Diabetes mellitus is the most common metabolic disorder, affecting hundreds of millions of people worldwide. This multifactorial disease is influenced by genetic background, age, and lifestyle. Despite extensive research and significant advances that have improved treatments for both type 1 (T1D) and type 2 diabetes (T2D), critical knowledge gaps remain, particularly in understanding the molecular processes underlying the disease.
Our research focuses on uncovering the molecular mechanisms linking these risk factors to metabolic dysfunction. Specifically, we study pancreatic alpha and beta cells, which play central roles in glucose regulation by secreting glucagon and insulin, respectively, to maintain stable blood sugar levels throughout the day.
A major area of interest in our lab is exploring how aging increases susceptibility to metabolic decline, insulin resistance, and the development of T2D. We investigate the effects of aging on pancreatic alpha and beta cells through multiple approaches, including the analysis of DNA methylation patterns and cellular senescence. Additionally, we study the role of telomere shortening, a hallmark of aging, on metabolic decline using a novel mouse model with human-length telomeres. As part of this work, we employ advanced technologies such as nanopore sequencing in collaboration with the lab of Yehuda (Dudy) Tzfati (Hebrew University, Life Sciences).
In addition, our lab works together with Ben Glaser (Hadassah Medical Center, Endocrinology) and closely collaborates with Yuval Dor (our department). We also have ongoing partnerships with Prof. Klaus Kaestner's group at the University of Pennsylvania, focusing on age-related changes in alpha and beta cells, which incorporate genomic analysis of a large pool of human samples from the PANC-DB data repository.
Through these partnerships and collaborative efforts, we aim to address critical knowledge gaps and provide new insights into therapeutic strategies for diabetes and age-related metabolic diseases.

● DATA FOR REVIEW
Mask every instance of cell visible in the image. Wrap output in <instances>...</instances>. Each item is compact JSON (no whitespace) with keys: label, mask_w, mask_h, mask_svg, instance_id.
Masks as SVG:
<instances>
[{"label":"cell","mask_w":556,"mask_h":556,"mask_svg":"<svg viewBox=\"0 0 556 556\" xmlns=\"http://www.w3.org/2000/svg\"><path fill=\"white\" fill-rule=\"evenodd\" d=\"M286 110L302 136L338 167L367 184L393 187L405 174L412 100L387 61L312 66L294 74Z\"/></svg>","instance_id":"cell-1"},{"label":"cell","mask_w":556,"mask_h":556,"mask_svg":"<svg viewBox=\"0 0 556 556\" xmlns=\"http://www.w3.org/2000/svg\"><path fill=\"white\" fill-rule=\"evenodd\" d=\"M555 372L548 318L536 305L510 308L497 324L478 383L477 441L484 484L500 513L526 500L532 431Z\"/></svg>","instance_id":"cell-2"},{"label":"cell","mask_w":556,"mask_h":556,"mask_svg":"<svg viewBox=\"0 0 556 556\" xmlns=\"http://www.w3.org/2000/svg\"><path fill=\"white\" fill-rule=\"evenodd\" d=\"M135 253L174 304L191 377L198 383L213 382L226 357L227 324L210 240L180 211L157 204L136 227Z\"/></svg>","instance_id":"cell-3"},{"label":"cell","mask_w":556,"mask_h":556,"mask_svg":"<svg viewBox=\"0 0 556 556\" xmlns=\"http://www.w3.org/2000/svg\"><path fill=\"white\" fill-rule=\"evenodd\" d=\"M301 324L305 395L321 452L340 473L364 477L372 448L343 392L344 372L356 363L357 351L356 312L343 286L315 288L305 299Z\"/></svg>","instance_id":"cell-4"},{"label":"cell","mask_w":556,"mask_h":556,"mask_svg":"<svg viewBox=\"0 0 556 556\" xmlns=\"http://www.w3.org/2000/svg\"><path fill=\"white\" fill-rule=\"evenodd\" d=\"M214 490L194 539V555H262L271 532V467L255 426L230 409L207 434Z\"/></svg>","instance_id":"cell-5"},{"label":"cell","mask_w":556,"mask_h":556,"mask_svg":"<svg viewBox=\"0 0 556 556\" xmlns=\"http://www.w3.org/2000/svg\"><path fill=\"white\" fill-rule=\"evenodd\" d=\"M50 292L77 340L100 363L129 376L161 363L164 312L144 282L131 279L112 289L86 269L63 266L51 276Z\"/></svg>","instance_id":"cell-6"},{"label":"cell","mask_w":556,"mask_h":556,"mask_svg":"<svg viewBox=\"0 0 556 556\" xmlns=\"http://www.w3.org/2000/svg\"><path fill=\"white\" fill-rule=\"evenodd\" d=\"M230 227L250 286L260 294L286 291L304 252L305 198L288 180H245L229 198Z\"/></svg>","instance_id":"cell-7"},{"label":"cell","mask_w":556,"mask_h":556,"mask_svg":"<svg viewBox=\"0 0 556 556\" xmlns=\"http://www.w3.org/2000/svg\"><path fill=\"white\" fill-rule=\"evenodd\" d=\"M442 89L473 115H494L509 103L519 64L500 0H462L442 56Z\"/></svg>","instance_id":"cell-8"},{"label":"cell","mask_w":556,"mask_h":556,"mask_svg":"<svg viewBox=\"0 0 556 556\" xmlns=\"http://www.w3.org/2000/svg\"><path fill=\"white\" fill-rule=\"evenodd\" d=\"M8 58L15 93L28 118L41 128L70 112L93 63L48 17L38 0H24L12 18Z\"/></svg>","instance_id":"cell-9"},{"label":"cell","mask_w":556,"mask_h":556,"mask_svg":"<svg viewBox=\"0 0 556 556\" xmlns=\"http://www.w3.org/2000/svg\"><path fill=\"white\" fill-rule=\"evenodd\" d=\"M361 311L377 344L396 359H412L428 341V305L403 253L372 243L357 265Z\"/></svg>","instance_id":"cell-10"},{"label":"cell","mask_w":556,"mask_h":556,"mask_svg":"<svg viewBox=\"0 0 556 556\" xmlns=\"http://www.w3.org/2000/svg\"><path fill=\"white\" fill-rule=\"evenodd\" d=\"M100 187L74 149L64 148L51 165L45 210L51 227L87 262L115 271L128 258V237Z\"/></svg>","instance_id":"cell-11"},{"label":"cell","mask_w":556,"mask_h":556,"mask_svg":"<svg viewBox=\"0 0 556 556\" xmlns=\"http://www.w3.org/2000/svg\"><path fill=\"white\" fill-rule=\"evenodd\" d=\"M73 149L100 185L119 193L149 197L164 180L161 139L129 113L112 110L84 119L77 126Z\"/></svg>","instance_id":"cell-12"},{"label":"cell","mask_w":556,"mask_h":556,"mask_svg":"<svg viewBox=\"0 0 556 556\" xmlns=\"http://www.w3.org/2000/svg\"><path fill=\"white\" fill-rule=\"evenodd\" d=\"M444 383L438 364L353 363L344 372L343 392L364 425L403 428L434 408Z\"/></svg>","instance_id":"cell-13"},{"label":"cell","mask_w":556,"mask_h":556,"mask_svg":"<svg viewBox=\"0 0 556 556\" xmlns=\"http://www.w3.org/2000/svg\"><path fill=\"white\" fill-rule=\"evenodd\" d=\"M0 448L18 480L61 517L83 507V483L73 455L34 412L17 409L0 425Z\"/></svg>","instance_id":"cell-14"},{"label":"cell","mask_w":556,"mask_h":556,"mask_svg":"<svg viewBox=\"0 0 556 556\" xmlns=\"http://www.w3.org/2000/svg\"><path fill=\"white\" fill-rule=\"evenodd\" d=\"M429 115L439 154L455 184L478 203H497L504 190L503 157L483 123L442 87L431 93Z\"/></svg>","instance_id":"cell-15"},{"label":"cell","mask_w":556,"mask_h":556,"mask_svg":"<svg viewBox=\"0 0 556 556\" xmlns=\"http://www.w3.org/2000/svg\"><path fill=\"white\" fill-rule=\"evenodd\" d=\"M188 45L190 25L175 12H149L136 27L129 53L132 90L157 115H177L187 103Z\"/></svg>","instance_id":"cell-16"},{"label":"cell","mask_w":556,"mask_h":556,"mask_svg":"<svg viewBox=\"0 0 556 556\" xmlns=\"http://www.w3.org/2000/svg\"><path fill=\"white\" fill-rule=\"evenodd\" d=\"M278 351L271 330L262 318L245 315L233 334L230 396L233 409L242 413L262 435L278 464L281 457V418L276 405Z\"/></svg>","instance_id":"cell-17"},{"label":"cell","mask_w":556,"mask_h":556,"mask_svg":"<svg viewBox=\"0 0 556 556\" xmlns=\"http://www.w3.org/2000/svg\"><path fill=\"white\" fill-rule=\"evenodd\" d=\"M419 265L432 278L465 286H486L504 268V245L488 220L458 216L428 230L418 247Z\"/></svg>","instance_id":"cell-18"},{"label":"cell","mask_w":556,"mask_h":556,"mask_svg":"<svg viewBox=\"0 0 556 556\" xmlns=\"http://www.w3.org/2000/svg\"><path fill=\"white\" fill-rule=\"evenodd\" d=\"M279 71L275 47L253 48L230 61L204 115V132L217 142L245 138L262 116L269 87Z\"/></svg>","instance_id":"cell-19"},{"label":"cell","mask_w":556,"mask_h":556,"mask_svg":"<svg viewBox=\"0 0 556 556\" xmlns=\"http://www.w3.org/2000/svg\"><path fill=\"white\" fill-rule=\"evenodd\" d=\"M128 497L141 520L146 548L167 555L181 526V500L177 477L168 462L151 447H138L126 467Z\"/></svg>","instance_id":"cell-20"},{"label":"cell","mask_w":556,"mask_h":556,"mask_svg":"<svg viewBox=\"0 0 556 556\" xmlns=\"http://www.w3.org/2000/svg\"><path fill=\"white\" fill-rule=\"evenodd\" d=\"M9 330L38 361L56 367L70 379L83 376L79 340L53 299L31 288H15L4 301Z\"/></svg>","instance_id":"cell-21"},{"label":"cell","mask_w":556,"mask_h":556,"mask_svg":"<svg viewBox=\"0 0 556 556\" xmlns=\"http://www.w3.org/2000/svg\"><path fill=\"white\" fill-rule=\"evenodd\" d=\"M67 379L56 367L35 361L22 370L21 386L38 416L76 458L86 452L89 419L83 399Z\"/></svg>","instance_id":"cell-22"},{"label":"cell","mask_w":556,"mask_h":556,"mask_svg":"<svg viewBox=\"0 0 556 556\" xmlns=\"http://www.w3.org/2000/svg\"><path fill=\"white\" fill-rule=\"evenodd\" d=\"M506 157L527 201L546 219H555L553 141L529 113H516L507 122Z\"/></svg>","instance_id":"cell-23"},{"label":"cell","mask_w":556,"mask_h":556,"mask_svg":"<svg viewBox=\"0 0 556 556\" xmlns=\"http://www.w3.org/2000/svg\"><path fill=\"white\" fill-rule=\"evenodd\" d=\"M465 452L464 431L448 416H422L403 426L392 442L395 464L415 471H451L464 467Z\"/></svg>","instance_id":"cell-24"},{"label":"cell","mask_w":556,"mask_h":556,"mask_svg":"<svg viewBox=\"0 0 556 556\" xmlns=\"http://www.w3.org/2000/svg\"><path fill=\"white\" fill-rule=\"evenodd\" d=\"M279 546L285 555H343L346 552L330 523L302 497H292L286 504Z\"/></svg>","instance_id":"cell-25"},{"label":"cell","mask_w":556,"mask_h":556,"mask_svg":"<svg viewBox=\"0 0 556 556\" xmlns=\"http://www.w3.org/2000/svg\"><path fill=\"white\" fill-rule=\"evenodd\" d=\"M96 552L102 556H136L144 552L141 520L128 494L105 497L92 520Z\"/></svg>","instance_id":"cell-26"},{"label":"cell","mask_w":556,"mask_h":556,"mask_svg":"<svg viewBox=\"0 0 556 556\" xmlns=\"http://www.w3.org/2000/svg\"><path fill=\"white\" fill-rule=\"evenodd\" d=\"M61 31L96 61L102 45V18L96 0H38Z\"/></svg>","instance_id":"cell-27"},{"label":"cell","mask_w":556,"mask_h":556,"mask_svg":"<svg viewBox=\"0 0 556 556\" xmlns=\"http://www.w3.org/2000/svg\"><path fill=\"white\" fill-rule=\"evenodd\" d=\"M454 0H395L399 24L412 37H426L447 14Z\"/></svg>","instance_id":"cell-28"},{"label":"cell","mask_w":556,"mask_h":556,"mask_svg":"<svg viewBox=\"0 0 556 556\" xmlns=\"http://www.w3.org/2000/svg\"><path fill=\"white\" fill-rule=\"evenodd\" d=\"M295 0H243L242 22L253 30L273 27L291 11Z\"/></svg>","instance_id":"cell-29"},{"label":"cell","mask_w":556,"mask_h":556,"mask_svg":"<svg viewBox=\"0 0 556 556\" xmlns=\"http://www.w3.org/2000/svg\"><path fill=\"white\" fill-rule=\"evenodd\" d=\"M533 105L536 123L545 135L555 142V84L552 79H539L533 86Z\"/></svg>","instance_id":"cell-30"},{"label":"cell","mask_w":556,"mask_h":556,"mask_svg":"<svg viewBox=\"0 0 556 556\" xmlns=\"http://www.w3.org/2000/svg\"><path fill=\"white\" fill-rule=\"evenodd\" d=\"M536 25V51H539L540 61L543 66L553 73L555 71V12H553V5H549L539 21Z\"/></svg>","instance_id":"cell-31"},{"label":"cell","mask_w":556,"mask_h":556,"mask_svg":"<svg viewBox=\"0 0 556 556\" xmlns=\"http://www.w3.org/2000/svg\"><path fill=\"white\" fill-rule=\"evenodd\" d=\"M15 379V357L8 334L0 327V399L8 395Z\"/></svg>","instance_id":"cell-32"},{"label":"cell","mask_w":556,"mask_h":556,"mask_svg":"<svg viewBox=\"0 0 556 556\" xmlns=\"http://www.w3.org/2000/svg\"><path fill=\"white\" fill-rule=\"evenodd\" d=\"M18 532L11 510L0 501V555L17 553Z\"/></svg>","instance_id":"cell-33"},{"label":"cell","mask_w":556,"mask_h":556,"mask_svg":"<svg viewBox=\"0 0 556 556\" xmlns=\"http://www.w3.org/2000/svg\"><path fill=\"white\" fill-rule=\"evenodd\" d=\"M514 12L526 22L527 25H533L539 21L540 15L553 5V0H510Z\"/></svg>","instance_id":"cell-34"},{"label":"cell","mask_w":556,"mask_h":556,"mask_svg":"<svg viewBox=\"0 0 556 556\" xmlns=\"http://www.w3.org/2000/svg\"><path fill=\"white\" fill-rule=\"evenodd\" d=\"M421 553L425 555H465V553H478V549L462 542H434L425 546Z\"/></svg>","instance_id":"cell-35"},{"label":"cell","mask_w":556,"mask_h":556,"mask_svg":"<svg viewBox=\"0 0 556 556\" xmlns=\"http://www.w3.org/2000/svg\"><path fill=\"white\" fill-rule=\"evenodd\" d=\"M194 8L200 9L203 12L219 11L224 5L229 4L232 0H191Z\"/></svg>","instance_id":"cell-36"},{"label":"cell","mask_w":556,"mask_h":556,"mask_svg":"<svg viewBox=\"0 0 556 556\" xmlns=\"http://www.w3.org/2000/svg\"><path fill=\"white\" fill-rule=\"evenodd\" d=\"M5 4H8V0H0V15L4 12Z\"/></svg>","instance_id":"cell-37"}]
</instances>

● REQUIRED ACTIONS
**a.** Reproduce the diabetes research text from "A major area" to "University, Life Sciences).", word for word.
**b.** Do these statements agree with the diabetes research text? Answer yes or no for each and quote the words that decide it. (i) The lab studies telomere shortening using a mouse model with human-length telomeres. (ii) Pancreatic alpha cells secrete insulin. (iii) Klaus Kaestner's group is based at the Hebrew University.

● ANSWERS TO THE PROBLEMS
**a.**
A major area of interest in our lab is exploring how aging increases susceptibility to metabolic decline, insulin resistance, and the development of T2D. We investigate the effects of aging on pancreatic alpha and beta cells through multiple approaches, including the analysis of DNA methylation patterns and cellular senescence. Additionally, we study the role of telomere shortening, a hallmark of aging, on metabolic decline using a novel mouse model with human-length telomeres. As part of this work, we employ advanced technologies such as nanopore sequencing in collaboration with the lab of Yehuda (Dudy) Tzfati (Hebrew University, Life Sciences).

**b.**
(i) Yes: "using a novel mouse model with human-length telomeres"
(ii) No: "pancreatic alpha and beta cells, which play central roles in glucose regulation by secreting glucagon and insulin, respectively"
(iii) No: "Prof. Klaus Kaestner's group at the University of Pennsylvania"